Friday, April 10th, 2009One of my most favorite things to read is the Edutopia magazine. They have excellent articles and insights from teachers all over the nation and across the curriculum. As a teacher at university, I am always inspired by my fellow teachers doing some excellent work for students before they hit my classrooms and thought I would share with you, two particularly amazing ideas and projects.
The first involves using art and music together for students — teachers using the 9 Muses of ancient Greek lore to introduce and examine various examples of their specialty through youtube! If you don’t remember the 9 sisters, there was Calliope who ruled epic poetry, Clio who worked with history, Erato loved lyric poetry while her sister Euterpe was fascinated with music. Melpomene was the muse of tragedy while her light hearted sister Thalia, loved comedy. Then there was Polyhymnia who specialized in choral poetry and Terpsichore, the dancer. Finally, Urania governed astronomy.
In her article, Shari Wargo demonstrates how each of the muses discusses examples from youtube to help students understand the history of all such performances, reconnecting them to the ancestry of rap, hiphop, movies etc. A completely new and at the same time, ancient way of learning about the performative arts! Interestingly, the word muse, has the same root, as music. The sisters, with their dedication to the performative arts, founded learning in a preliterate world. They remind us that before we were homo sapiens ( knowing humans) we were homo narrans (story telling humans).
Likewise, while November is a long way off, it is National Novel Writing Month, and as a teacher who battles with students to write 5 pages, I am amazed at what kids who participate in this program accomplish in one month. A novel in a month! How many authors could do that kind of work? Yet, the kids do and they do it with amazing tenacity in a collective act. As one student reports, “it is not even about having your work read, it is about having written it.” In November 2008, more than 1.6 million words were written in a month! In the same year, nearly 120,000 adults from at least 45 countries became authors. You can too! The program is free for schools and has an excellent website which walks teachers through the program and how to prepare. Perhaps the greatest thing emerging from this program is the fundamental change in the relationship young kids have with books and writing. I have seniors who are afraid to write. I wish they had had this opportunity to unleash their power as a scribe!

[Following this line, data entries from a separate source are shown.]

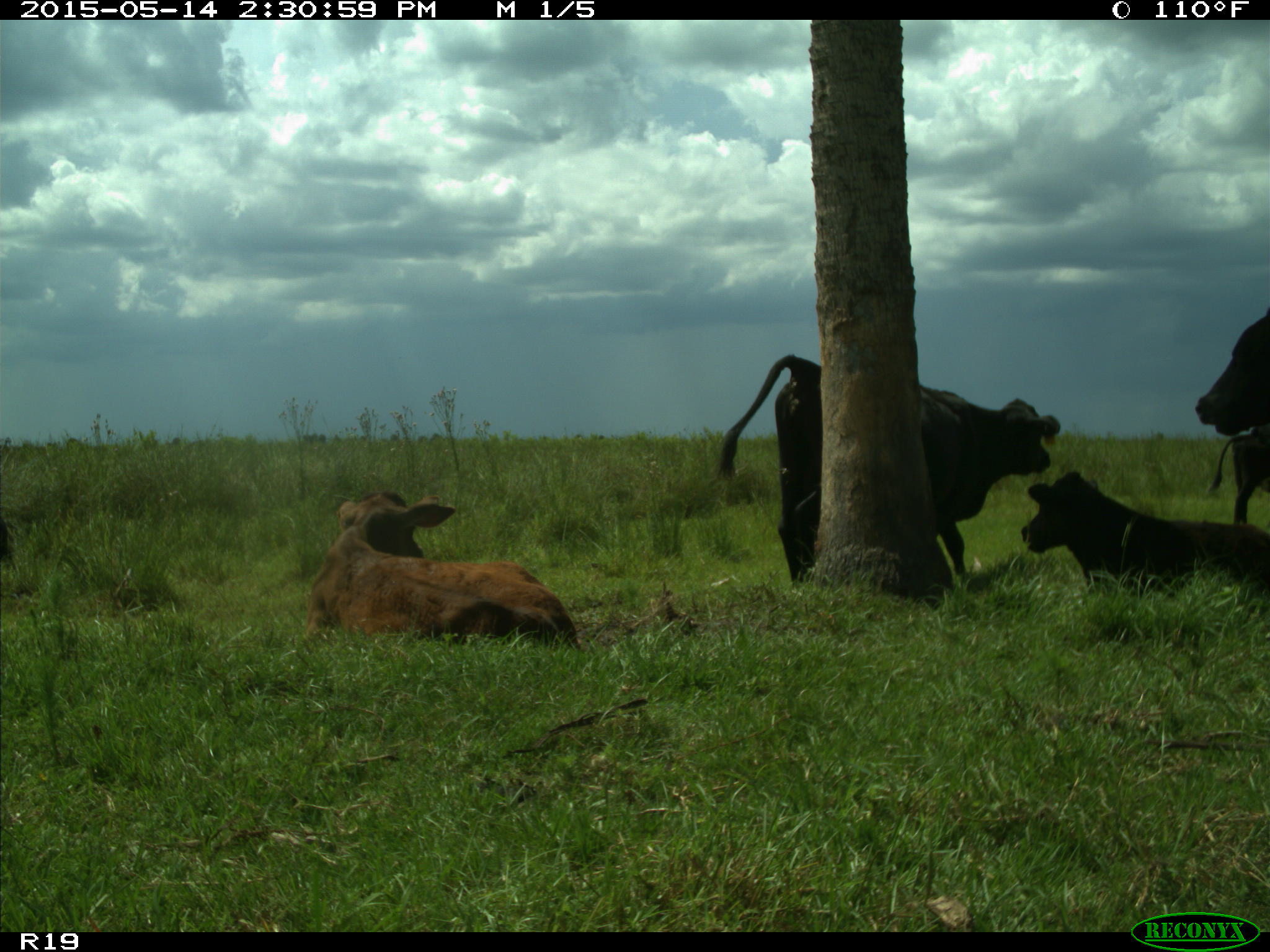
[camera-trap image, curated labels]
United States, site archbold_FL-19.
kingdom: Animalia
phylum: Chordata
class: Mammalia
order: Artiodactyla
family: Bovidae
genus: Bos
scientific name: Bos taurus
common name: domestic cow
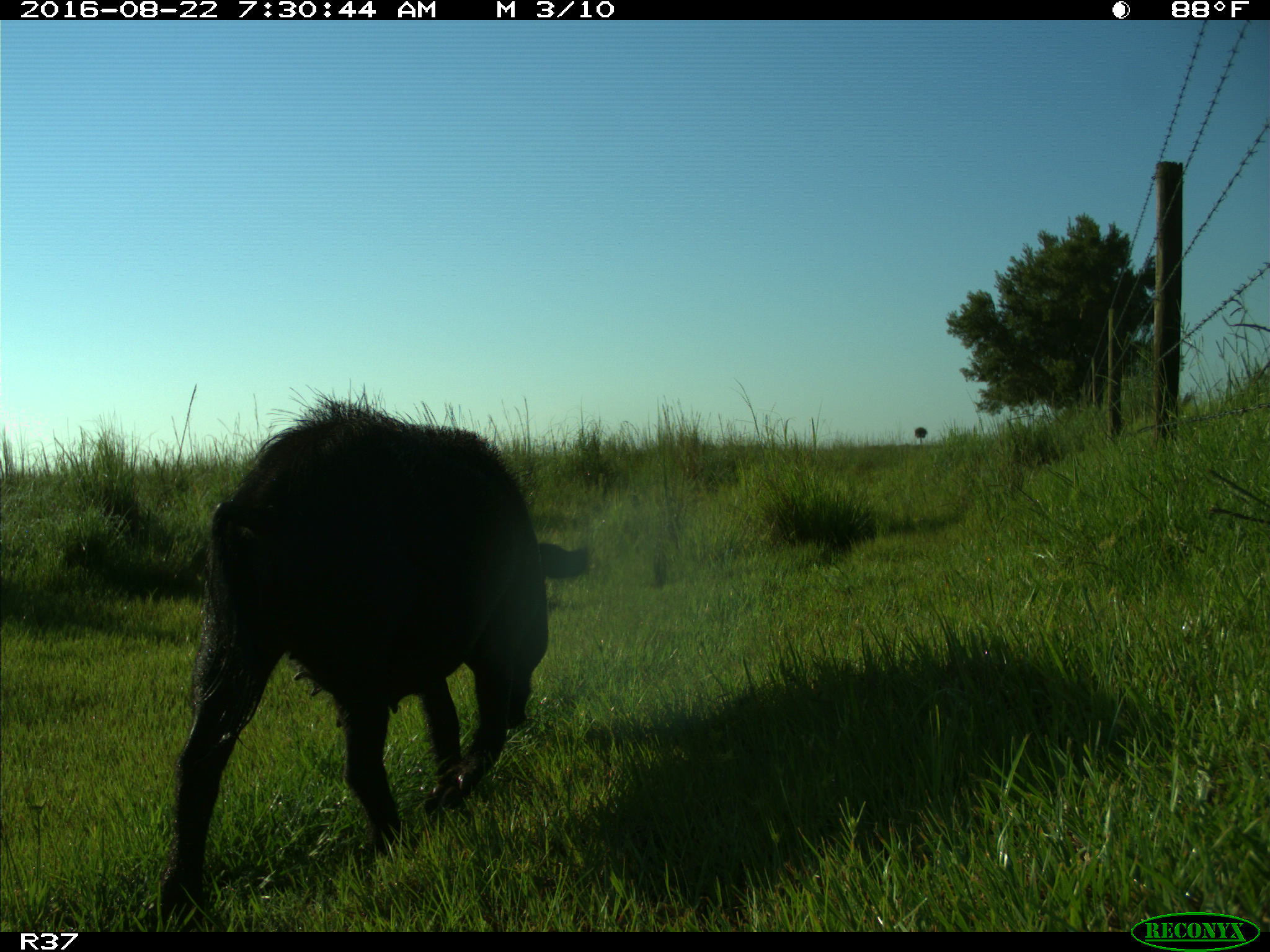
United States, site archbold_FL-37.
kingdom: Animalia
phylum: Chordata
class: Mammalia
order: Artiodactyla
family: Suidae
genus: Sus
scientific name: Sus scrofa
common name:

From the Muses to the power of the scribe, if you are homeschooling your kids, you might be interested in the annual contests run by the Home School Legal Defense Association, for art, essays, poetry and photography. The poetry competition runs from May 1 through June 1, while the photography competition is coming up this summer and has a submission period beginning July 1 and ending August 1. Check out the website for a host of tips and resources for preparing your work for the competition. It’s a great event and every year, hundreds of home school students from around the country and even around the world raise thousands of dollars for the Home School Foundation’s Special Needs Children Fund.
“[The Muses] are all of one mind, their hearts are set upon song and their spirit is free from care. He is happy whom the Muses love. For though a man has sorrow and grief in his soul, yet when the servant of the Muses sings, at once he forgets his dark thoughts and remembers not his troubles. Such is the holy gift of the Muses to men.”
~Hesiod~
So, welcome the Muses into your life this Springtime and revel in their gifts as you celebrate the performative arts — arts for all and all for arts!